C’est croiser, sur le trottoir, une mère qui prend sa fille à l’écart pour la réprimander : «C’est toi et moi qui allons nous parler.» Et remarquer l’emploi correct du verbe et du pronom personnel; ça n’allait pas de soi sur ce trottoir-là.

C’est se souvenir d’une amie qui regrettait que sa fille mouillât à l’occasion sa culotte, mais qui appréciait que celle-ci se rachetât par sa capacité à utiliser le subjonctif. Et lui donner raison.

C’est se demander, en lisant le Devoir du 9 décembre 2010, ce que c’est que jouer du «hockey structuré». Et le savoir à peu près.

C’est lire Be-bop de Christian Gailly et s’arrêter sur l’expression «autobus à soufflet» (p. 122). Et ne pas savoir comment soi-même on appellerait ce type de véhicule.

C’est découvrir que le département parisien de Seine-Saint-Denis — le 93 — s’appelle aussi le «Neuf cube». Et se réjouir de cette invention.

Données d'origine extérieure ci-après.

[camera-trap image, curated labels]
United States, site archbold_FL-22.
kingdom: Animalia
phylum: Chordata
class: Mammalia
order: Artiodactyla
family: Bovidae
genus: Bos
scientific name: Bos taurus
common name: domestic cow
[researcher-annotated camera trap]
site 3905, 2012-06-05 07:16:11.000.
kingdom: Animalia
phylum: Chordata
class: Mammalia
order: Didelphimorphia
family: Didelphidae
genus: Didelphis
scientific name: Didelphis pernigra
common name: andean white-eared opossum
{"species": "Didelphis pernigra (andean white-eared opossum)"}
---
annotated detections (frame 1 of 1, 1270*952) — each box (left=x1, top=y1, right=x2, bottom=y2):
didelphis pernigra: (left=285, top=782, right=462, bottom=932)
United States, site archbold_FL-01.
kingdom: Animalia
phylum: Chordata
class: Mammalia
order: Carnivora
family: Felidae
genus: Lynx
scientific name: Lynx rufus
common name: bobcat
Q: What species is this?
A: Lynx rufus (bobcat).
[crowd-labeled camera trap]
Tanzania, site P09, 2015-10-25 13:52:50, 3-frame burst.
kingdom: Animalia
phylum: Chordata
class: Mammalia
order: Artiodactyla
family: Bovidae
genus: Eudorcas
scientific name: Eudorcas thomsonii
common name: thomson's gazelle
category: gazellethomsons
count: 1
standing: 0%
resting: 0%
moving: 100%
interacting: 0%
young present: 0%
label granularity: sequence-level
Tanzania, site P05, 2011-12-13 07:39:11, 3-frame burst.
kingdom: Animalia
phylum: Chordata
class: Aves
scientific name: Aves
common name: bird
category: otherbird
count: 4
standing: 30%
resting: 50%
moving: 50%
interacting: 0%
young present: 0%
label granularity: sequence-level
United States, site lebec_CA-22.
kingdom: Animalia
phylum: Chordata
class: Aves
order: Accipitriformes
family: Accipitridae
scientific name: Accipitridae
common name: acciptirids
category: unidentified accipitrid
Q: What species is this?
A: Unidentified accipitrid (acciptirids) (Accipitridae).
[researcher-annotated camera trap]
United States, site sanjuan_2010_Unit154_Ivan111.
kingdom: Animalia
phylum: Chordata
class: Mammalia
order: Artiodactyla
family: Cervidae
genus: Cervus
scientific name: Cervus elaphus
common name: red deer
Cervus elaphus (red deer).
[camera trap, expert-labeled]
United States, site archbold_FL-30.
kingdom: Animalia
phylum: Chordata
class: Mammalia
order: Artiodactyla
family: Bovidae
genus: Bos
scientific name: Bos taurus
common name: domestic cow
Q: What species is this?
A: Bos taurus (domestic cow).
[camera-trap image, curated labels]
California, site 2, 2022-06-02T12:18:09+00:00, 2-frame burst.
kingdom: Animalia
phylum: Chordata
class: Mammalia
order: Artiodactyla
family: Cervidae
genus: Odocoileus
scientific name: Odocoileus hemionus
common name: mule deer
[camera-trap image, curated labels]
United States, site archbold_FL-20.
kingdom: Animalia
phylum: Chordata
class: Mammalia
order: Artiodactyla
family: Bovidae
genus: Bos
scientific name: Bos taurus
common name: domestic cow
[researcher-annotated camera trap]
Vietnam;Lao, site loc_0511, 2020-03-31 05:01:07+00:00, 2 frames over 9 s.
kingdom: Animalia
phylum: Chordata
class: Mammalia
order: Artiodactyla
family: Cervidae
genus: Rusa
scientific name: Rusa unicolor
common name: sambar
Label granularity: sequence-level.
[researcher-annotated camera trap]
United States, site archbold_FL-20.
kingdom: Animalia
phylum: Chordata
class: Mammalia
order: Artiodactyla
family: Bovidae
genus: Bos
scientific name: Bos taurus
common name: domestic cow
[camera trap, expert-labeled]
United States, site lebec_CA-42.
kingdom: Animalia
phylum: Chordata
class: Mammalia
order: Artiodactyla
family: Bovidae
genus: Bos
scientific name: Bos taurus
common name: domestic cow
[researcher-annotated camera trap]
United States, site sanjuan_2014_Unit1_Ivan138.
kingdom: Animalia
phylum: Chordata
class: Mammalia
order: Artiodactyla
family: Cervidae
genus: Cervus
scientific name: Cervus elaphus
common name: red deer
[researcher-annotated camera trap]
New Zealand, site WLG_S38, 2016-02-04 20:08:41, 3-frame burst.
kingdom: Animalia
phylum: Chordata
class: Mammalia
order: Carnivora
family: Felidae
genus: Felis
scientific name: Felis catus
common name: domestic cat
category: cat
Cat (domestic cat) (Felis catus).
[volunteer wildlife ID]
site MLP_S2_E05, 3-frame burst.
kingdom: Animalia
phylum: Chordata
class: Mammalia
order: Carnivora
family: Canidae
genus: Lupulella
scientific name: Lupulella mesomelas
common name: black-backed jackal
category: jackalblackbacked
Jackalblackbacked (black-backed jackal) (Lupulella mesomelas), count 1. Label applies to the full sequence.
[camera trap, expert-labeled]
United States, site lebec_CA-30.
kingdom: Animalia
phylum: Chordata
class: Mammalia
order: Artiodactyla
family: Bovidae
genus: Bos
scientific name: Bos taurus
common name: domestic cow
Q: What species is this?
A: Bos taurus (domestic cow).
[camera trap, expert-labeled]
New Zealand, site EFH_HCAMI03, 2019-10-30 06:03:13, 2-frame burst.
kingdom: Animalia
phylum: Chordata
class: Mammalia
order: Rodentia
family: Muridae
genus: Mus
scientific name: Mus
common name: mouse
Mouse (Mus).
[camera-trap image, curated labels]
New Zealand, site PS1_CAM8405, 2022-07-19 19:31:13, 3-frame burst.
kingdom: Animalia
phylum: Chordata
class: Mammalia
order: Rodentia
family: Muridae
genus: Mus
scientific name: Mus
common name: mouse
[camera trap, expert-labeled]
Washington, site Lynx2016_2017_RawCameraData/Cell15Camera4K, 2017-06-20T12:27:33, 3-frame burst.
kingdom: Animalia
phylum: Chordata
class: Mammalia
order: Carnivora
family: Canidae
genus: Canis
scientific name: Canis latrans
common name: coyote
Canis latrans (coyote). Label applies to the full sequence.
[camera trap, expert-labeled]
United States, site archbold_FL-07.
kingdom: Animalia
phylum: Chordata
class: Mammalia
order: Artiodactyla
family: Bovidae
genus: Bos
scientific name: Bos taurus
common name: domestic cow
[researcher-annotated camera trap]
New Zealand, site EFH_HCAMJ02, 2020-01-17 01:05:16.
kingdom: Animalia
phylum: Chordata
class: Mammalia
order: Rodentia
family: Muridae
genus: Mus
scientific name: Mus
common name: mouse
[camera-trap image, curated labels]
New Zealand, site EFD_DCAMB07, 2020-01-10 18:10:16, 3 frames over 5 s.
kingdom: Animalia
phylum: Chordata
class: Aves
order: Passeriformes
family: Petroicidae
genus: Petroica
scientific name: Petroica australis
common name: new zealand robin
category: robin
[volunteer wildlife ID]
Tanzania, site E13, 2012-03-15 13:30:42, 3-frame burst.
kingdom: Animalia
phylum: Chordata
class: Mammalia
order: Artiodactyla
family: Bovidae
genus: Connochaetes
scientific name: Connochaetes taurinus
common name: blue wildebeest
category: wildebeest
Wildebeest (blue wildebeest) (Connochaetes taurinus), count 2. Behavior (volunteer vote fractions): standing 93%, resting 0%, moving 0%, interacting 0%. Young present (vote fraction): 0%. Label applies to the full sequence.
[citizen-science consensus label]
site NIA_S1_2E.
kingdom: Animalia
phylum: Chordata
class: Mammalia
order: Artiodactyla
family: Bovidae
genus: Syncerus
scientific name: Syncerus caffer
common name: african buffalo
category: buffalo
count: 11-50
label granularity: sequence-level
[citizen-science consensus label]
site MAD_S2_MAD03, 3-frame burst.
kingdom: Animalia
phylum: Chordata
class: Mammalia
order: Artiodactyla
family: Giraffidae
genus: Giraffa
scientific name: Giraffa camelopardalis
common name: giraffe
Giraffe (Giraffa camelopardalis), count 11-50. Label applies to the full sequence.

C’est recevoir une invitation à un colloque intitulé «Pour un meilleur balisage du cheminement étudiant aux études supérieures : le Plan d’études» (Faculté des études supérieures et postdoctorales, Université de Montréal). Et s’interroger sur la nature de ce «cheminement» qui aurait besoin de «balisage».

C’est s’arrêter sur la phrase suivante de Marie-Pascale Huglo dans la Respiration du monde : «Les escargots me sont complètement sortis de la cervelle, et pourtant, certains jours, il fallait se la creuser pour trouver un menu qui satisfasse les clients…» (p. 161). Et ignorer ce que serait le nom de la figure de style utilisant à la fois le mot «cervelle» et le pronom «la».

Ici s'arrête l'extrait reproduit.